Arrhythmias may be caused by many different factors, including:
- Coronary artery disease
- Electrolyte imbalances in your blood (such as sodium or potassium).
- Changes in your heart muscle.
- Injury from a heart attack
- Healing process after heart surgery.
What are the symptoms of arrhythmias?
An arrhythmia can be silent and not cause any symptoms. A doctor can detect an irregular heartbeat during a physical exam by taking your pulse or through an electrocardiogram (ECG).
When symptoms occur, they may include:
- Palpitations (a feeling of skipped heart beats, fluttering or "flip-flops," or feeling that your heart is "running away").
- Pounding in your chest.
- Dizziness or feeling light-headed.
- Shortness of breath.
- Chest discomfort.
- Weakness or fatigue (feeling very tired).
What lifestyle changes should be made?
- If you notice that your irregular heart rhythm occurs more often with certain activities, you should avoid them.
- If you smoke, stop.
- Limit your intake of alcohol.
- Limit or stop using caffeine. Some people are sensitive to caffeine and may notice more symptoms when using caffeine products (such as tea, coffee, colas and some over-the-counter medications).

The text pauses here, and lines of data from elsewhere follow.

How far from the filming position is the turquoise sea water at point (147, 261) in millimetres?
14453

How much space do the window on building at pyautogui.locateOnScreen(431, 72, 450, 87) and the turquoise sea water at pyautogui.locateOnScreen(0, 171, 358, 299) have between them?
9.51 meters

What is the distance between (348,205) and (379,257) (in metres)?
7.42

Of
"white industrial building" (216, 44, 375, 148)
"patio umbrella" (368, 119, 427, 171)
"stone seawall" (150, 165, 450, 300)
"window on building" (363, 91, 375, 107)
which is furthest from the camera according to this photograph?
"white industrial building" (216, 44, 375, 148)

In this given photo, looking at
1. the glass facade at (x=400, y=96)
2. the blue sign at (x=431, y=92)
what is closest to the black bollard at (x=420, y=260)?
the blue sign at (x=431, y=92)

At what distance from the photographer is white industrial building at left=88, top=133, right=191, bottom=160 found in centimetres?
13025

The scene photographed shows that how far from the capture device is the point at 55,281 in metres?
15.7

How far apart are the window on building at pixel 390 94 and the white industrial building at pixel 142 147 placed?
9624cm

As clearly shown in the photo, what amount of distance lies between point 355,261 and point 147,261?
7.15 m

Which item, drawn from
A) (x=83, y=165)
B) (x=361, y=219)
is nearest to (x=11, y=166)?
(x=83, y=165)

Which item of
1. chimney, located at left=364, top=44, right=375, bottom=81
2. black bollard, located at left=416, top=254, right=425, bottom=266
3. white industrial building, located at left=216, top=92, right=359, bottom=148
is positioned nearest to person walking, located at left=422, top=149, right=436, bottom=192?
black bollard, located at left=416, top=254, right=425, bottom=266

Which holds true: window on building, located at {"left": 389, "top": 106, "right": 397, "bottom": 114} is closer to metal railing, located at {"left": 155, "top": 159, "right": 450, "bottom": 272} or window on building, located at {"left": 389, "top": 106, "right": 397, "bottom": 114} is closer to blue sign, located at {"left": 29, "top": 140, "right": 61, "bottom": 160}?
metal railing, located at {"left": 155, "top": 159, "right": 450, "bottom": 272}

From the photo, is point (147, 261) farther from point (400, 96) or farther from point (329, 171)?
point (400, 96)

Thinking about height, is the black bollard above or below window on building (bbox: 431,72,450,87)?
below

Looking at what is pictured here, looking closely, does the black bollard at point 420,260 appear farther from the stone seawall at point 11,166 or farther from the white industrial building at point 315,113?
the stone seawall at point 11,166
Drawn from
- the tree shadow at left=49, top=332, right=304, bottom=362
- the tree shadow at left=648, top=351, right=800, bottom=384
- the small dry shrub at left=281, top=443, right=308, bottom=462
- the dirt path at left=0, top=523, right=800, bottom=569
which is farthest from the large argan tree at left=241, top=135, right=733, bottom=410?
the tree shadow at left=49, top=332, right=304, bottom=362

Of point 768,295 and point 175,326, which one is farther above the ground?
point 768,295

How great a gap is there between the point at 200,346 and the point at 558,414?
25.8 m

- Stay away from stimulants used in cough and cold medications. Some such medications contain ingredients that promote irregular heart rhythms. Read the label and ask your doctor or pharmacist what medication would be best for you.
What is a pacemaker?
A pacemaker is a device that sends small electrical impulses to the heart muscle to maintain a suitable heart rate. Pacemakers primarily prevent the heart from beating too slowly. The pacemaker has a pulse generator (which houses the battery and a tiny computer) and leads (wires) that send impulses from the pulse generator to the heart muscle. Newer pacemakers have many sophisticated features that are designed to help manage arrhythmias and optimize heart-rate-related function as much as possible.